Disney “Dream” House

Treehugger has had several posts in the last month or so about the latest Disney Innoventions Dream Home - none of them good. The home opened on June 17, 2008 in Disneyland, and to many, it’s a far cry from a dream. This house of the future, at 5,000 square feet, contains, among other things (according to the “Fun Facts” page of the dream home website): 73 digital picture frames, a 100-inch digital screen in the Family Room, a solid cherry wood pirate ship in the son’s room (sustainable? Hmmm), a couple of robots, an LCD kitchen island, and a mirror that maps your body and lets you try on clothes virtually. Any guesses as to how much the fictional family who lives here spends on their energy bills? Yeah, I don’t want to know either.

The house of the future - at least for 0.1% of the world’s population who will, by the looks of it, own 98% of the wealth

From what I’ve read - I haven’t been to the home myself - the home makes zero concessions to the limitations on the way we live that we as human beings, and as Americans in particular, can no longer ignore. Even fashion magazines, car companies, and most ironically of all, oil companies are touting sustainability nowadays, however solid or empty the claims may be. So how is it that Disney so completely missed the boat? In the course of the company’s epic money-grasping of the past ten years or so, have the decision-makers lost the ability to even catch a glimpse of what’s real? Or - and this is much more frightening - do the majority of people actually LIKE this thing?

At this incredible, long-awaited moment, when environmentalism has made it into the mainstream, and is no longer a word associated solely with hippies and backpackers, the Disney Dream Home comes as a slap in the face. In the scheme of things, its impact will be little; yet, with such an opportunity to advance our growing awareness of what we’ve done to our planet, and what we must now do if we want to survive, how could a company with so much potential influence for good decide, instead, to take us backwards? Why not, instead of a 5,000 square foot house, build a 950 square foot home outfitted with all of the coolest small living pieces they could find? (And believe me, there is no shortage of cool small living home furnishings.)

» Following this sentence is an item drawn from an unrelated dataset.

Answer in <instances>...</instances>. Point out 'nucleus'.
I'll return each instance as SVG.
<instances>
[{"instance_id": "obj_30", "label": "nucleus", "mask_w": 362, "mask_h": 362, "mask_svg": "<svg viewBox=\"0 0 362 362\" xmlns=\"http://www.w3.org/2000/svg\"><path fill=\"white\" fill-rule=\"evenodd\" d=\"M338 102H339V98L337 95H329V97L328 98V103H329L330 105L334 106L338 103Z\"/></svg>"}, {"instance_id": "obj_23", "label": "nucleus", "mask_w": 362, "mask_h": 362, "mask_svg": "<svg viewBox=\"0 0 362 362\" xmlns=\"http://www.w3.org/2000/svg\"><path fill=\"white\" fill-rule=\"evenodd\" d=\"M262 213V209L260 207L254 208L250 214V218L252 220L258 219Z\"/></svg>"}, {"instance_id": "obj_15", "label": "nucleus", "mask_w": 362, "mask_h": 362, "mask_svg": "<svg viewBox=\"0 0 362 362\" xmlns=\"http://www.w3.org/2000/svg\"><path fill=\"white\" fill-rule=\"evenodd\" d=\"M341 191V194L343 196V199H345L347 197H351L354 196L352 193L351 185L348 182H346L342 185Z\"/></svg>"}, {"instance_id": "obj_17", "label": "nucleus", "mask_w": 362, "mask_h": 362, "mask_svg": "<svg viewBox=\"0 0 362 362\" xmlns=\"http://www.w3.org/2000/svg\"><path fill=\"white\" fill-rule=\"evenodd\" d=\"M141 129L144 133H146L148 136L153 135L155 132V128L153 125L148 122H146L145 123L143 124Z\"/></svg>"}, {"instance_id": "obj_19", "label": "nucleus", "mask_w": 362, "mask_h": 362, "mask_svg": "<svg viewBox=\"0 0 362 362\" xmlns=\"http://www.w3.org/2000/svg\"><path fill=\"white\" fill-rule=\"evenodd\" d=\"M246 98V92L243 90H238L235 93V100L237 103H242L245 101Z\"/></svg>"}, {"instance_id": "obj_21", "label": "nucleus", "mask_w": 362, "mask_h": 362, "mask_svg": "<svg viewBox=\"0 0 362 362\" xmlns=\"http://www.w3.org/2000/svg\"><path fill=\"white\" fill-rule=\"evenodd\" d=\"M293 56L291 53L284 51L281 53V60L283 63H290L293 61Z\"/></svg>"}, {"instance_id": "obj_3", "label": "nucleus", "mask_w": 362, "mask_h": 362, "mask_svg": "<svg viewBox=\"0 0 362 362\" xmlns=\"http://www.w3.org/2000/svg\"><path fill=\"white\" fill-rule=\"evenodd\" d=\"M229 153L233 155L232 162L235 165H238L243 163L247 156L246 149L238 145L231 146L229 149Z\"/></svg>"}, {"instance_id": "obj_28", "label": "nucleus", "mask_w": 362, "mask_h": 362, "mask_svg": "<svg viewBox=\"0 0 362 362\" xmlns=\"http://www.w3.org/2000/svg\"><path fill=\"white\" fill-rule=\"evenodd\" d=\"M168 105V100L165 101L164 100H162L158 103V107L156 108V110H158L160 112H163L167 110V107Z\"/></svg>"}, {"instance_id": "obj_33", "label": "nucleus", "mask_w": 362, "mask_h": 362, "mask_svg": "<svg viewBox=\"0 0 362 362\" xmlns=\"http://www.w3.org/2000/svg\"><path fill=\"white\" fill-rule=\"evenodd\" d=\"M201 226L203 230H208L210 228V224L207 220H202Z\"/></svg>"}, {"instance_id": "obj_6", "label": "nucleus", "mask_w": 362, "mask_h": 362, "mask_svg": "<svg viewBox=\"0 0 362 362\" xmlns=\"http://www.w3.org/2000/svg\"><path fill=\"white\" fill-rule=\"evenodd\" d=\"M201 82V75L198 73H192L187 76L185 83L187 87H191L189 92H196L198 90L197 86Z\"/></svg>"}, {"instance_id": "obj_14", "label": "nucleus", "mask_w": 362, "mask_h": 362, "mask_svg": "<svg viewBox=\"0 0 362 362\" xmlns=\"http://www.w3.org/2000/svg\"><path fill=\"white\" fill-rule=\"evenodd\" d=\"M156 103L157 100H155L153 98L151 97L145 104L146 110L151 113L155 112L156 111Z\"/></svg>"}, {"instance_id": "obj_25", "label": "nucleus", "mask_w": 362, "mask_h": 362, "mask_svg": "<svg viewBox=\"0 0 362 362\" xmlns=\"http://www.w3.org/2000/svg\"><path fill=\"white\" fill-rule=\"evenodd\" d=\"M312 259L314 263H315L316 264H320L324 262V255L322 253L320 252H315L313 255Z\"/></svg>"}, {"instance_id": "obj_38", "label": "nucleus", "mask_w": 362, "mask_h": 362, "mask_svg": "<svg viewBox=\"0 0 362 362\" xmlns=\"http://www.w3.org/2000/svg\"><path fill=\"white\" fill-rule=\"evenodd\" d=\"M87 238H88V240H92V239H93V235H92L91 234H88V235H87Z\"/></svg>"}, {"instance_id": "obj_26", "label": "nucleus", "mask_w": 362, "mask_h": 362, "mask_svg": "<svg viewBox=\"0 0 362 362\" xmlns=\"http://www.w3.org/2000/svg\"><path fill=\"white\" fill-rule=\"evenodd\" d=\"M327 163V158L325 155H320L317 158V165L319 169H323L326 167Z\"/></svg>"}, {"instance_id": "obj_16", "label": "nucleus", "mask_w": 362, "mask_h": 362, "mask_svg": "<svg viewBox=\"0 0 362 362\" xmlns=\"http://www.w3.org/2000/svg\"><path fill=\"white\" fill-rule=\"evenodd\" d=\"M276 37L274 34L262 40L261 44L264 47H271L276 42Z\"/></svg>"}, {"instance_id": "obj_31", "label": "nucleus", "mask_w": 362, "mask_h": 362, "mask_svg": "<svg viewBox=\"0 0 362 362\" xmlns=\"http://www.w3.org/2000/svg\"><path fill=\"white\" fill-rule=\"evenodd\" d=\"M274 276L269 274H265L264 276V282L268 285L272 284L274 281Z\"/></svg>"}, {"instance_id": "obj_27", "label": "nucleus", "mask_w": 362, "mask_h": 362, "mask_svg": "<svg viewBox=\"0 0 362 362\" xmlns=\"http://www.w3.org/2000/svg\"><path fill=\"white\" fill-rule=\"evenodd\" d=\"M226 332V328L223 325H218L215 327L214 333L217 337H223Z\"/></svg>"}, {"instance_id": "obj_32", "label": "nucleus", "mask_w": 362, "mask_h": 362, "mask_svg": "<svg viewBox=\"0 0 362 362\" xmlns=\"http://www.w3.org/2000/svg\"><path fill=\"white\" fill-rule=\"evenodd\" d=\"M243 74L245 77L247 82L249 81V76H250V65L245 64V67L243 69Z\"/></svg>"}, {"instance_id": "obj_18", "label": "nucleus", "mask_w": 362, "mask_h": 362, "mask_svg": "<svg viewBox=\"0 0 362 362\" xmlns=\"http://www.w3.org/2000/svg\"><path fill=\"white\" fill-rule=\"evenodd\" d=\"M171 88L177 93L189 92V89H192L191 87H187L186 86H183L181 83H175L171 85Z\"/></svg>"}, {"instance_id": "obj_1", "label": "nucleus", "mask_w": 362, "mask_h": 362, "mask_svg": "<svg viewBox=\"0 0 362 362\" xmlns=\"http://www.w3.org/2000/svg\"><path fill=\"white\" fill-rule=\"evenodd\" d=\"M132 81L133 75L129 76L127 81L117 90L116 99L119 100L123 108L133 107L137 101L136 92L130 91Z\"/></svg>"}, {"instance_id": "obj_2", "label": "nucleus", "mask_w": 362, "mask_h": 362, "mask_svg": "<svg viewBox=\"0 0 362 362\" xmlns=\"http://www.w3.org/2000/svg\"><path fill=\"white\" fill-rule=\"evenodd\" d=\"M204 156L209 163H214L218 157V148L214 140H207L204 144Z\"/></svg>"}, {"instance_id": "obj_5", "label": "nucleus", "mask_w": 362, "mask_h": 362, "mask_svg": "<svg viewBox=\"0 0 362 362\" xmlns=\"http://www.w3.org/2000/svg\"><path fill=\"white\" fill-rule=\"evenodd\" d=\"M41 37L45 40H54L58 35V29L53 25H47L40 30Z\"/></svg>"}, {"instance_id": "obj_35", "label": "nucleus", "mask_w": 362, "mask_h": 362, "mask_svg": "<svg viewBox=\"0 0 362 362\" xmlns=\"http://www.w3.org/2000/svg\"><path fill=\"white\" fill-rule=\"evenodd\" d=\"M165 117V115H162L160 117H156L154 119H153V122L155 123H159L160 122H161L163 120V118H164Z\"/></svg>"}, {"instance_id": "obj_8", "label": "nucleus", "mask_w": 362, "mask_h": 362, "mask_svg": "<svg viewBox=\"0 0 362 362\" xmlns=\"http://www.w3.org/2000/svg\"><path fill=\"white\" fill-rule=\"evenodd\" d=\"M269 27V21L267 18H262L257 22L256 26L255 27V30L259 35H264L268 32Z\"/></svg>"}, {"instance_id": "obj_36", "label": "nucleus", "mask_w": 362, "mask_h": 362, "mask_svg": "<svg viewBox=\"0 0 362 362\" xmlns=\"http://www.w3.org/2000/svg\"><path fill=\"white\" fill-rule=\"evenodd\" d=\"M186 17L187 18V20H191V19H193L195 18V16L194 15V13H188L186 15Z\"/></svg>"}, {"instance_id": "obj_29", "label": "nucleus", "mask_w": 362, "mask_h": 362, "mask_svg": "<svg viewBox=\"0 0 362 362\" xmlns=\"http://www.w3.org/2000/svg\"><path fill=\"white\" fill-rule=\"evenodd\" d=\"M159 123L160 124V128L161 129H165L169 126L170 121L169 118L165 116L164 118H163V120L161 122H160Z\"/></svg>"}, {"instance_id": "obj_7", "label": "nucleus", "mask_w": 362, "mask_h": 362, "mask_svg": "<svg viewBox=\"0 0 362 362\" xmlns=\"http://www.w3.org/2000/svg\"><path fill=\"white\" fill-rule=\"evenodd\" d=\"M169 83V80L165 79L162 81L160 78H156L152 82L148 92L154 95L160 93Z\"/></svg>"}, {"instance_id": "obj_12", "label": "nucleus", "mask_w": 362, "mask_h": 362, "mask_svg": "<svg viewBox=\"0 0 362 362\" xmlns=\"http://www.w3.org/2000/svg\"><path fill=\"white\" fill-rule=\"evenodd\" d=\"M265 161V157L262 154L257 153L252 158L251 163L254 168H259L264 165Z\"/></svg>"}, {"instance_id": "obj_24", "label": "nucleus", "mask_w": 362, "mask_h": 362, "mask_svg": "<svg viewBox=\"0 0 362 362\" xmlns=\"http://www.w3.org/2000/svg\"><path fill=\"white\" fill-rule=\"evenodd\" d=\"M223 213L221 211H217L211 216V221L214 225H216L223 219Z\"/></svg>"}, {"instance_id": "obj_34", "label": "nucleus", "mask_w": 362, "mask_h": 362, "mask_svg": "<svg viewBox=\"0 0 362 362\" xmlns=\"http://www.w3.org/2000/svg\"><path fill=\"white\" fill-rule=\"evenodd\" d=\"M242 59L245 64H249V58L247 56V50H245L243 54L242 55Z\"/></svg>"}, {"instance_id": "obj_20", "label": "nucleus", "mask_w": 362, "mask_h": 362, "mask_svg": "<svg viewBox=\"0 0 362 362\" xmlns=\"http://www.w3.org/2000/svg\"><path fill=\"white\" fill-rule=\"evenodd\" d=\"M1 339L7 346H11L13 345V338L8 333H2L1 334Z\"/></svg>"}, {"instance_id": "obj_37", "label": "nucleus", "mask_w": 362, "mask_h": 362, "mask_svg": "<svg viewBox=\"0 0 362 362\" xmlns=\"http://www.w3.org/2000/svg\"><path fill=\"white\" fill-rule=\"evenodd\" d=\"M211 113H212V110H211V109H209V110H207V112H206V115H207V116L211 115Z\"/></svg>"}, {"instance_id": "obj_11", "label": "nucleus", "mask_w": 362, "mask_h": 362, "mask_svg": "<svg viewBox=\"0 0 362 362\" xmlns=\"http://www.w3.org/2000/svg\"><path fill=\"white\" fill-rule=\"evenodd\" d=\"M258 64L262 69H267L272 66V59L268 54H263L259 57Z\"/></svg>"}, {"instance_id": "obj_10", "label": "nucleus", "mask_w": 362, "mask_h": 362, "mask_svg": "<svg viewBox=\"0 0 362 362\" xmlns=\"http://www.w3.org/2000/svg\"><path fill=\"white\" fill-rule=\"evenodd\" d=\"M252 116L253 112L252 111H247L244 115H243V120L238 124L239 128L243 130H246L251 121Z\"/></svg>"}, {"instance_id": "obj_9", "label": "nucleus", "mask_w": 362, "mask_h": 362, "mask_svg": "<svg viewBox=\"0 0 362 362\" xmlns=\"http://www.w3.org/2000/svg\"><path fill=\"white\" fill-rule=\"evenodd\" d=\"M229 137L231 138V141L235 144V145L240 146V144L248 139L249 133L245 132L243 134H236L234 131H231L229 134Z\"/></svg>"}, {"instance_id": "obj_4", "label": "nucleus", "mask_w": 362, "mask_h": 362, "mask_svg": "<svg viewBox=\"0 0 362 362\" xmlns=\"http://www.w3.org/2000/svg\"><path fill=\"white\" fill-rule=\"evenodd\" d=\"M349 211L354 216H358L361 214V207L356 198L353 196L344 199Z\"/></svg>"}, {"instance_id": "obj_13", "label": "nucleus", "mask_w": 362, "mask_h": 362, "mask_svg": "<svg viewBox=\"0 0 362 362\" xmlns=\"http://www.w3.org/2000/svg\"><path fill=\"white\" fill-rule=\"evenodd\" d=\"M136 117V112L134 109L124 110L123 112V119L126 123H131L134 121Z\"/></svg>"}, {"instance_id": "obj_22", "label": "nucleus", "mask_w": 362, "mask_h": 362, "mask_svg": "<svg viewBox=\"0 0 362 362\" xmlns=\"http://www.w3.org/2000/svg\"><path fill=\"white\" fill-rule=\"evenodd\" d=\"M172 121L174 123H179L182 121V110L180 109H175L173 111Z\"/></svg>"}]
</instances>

First two pictures are Casulo mobile furniture; third is Matroshka. Pics courtesy of Treehugger.com

On a happier note, I’m glad to report that David Rakoff of the New York Times shared many of these concerns; he wrote an excellent article on his visit to the Dream Home called “The Future Knocks Again.” I’ve excerpted my favorite part below.

“‘The optimistic view of the future is, ‘we’ll solve these problems and we’ll learn to design around them,’ he [Tom Zofrea, one of the designers of the home] explained. Mr. Atkins put it differently: “We’re in Southern California — we think this way,” he said, spreading his hands wide. The Dream Home, therefore, exists in an unspecified time when the challenges of fossil fuels and sprawl have been vanquished, although how exactly is never mentioned.

In a strange coincidence, the very week that the Dream Home opened, at the other end of the Disney corporation’s spectrum, Pixar had just released the dystopian “Wall-E” — a film premised on a world choked by garbage and waste, and made uninhabitable, at least in part, by things like gargantuan homes that make little or no concession to the limited resources out there and our heedless lack of stewardship.”

I’ll never understand how the Dream Home is “optimistic.” Out of touch, arrogant, and ridiculously self-assured? Absolutely. My only hope is that it will make more people consider making conscious efforts to downsize their lifestyles - beginning with their living spaces.